The result hasn't been surprising. Thirty-three times already, a team has been held to two or fewer runs.

"I've seen so many strikeouts over the whole league. You can tell guys aren't really ready," Nationals first baseman Eric Thames said after Sunday's 3-2 loss to the Yankees. "But you can't use that as an excuse. These games count."

They do count, just as much as the games will count in September and even more than games counted in 2019 or any other previous season when the schedule wasn't condensed down to 60 games.

Teams can't afford to lose a close, low-scoring ballgame right now, because every win is precious in 2020.

Thames-Swings-White-Sidebar.jpg"There's no taking a few months, then turning it on and taking the division," said Thames, perhaps alluding to what the Nationals did in 2019. "The end of the year is going to come quicker than we think. So every game plays. Every play matters. Every execution matters. So, yeah, we're all taking it pretty personal."

Thames had ample reason to be down on himself late Sunday afternoon.
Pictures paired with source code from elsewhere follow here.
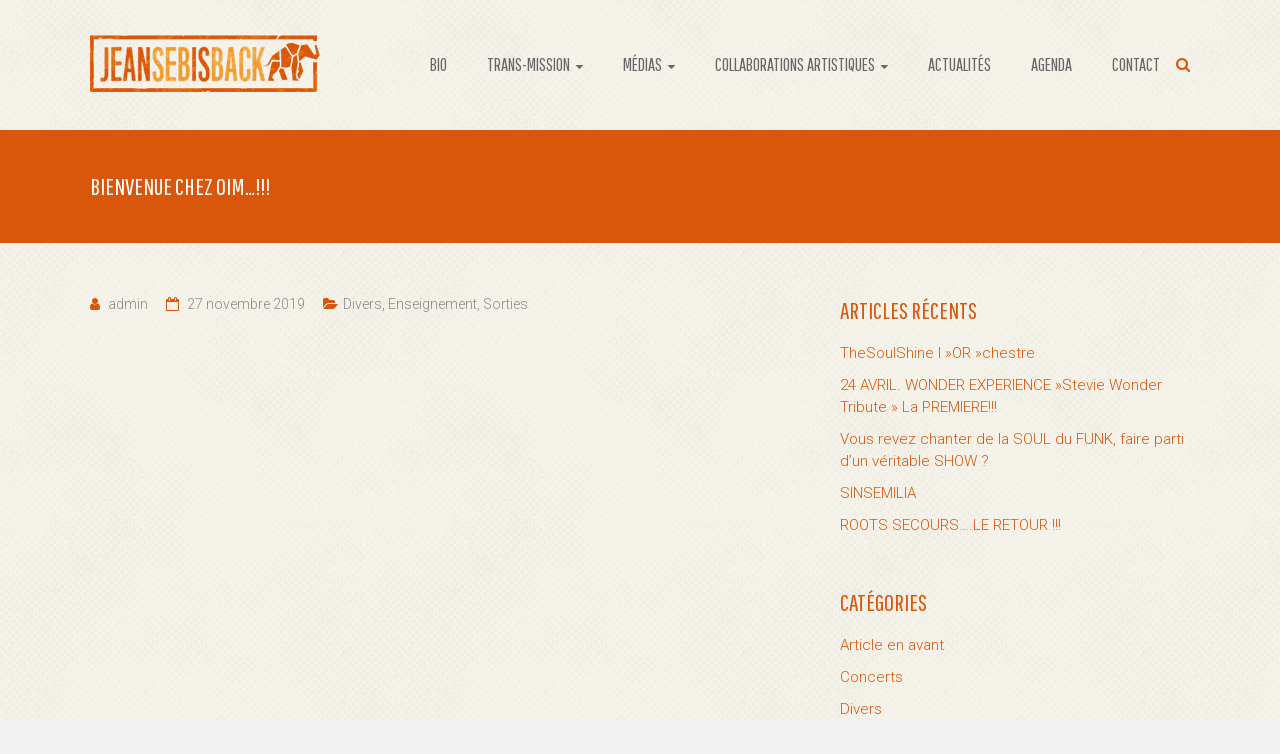

--- FILE ---
content_type: text/css;charset=UTF-8
request_url: https://jeansebisback.com/?display_custom_css=css&ver=6.2.8
body_size: 1884
content:
hr {

    border-color: #d9570b;
    border-style: solid none none;
    border-width: 4px 0 0;
    height: 0;
    margin: 20px 0;

}


#page {

    background-color: transparent;
    margin: 0 auto;
    max-width: 1180px;
    box-shadow: 0 1px 2px 0 rgba(0, 0, 0, 0.1);

}

input[type="text"], input[type="url"], input[type="email"], input[type="search"], input[type="password"], textarea {

    -moz-appearance: none !important;
    -webkit-appearance: none !important;
    appearance: none !important;
    padding: 1%;
    border: 1px solid #d5d5d5;
    line-height: 20px;
    width: 98%;
    margin: 0 0 0px;
        margin-top: 0px;
        margin-right: 0px;
        margin-bottom: 0px;
        margin-left: 0px;
    background-color: #f8f8f8;
    -webkit-border-radius: 3px;
    -moz-border-radius: 3px;
    border-radius: 3px;

}

.rt-tpg-container .layout1 .rt-holder .rt-detail {

    background: transparent;
    padding: 15px 0;

}

.main-navigation ul li ul li a, .main-navigation ul li.current-menu-item ul li a, .main-navigation ul li ul li.current-menu-item a, .main-navigation ul li.current_page_ancestor ul li a, .main-navigation ul li.current-menu-ancestor ul li a, .main-navigation ul li.current_page_item ul li a {

    float: none;
    line-height: 21px;
    font-size: 18px;
    height: 100%;
    padding: 10px 20px;
    color: #666666;

}

.main-navigation ul.menu li a {

    font-size: 18px;
    font-family: "Pathway Gothic One";

}

.header {

    border-bottom: 0px solid #f2f2f2;

}

#header-logo-image img {

    margin-bottom: 0px;
    max-height: 60px;
    height: auto;
    width: auto;

}

.container-fluid {

    margin-right: auto;
    margin-left: auto;
    padding-left: 0px;
    padding-right: 0px;

}

.entry-meta {

    font-size: 14px;


}

figure {

    margin: 0;
    text-align: left;

}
Though he drove in one of the Nats' two runs with a fourth-inning single smoked off first baseman Luke Voit's mitt, Thames twice came up to bat later in the game with a chance to do more damage and in each case struck out to end the inning.

Adding insult to injury, in each instance Thames struck out moments after the Yankees intentionally walked Howie Kendrick.

"I feel like nobody really likes that situation; it's kind of insulting," Thames said. "But it is smart baseball. Howie's hit .340 the last two or three years. And I'm not really seeing the ball well right now. It was smart on their behalf. When I was up there, I was fired up. Let's go. Get a ball up the middle and execute. And then I swung like three light years ahead of the pitch."

He was referring to his eighth-inning strikeout on a changeup from reliever Tommy Kahnle, but the same notion applied to other at-bats.

One of the toughest tasks a hitter faces is finding his timing at the plate, especially when it's the first week of the season. The task is even tougher right now because hitters had only three exhibition games in which they could face opposing pitchers, who are masterfully changing speeds and fooling hitters into taking bad swings.

"Right now, 92 (mph) looks like it's 98," Thames said. "And some guys throw 98 (mph)and it looks like 92. It's kind of like getting your eyes to adapt and getting used to different pitch speeds and different release points. But that all can change within a day or two at-bats. Everybody's different. You've just got to hang with them."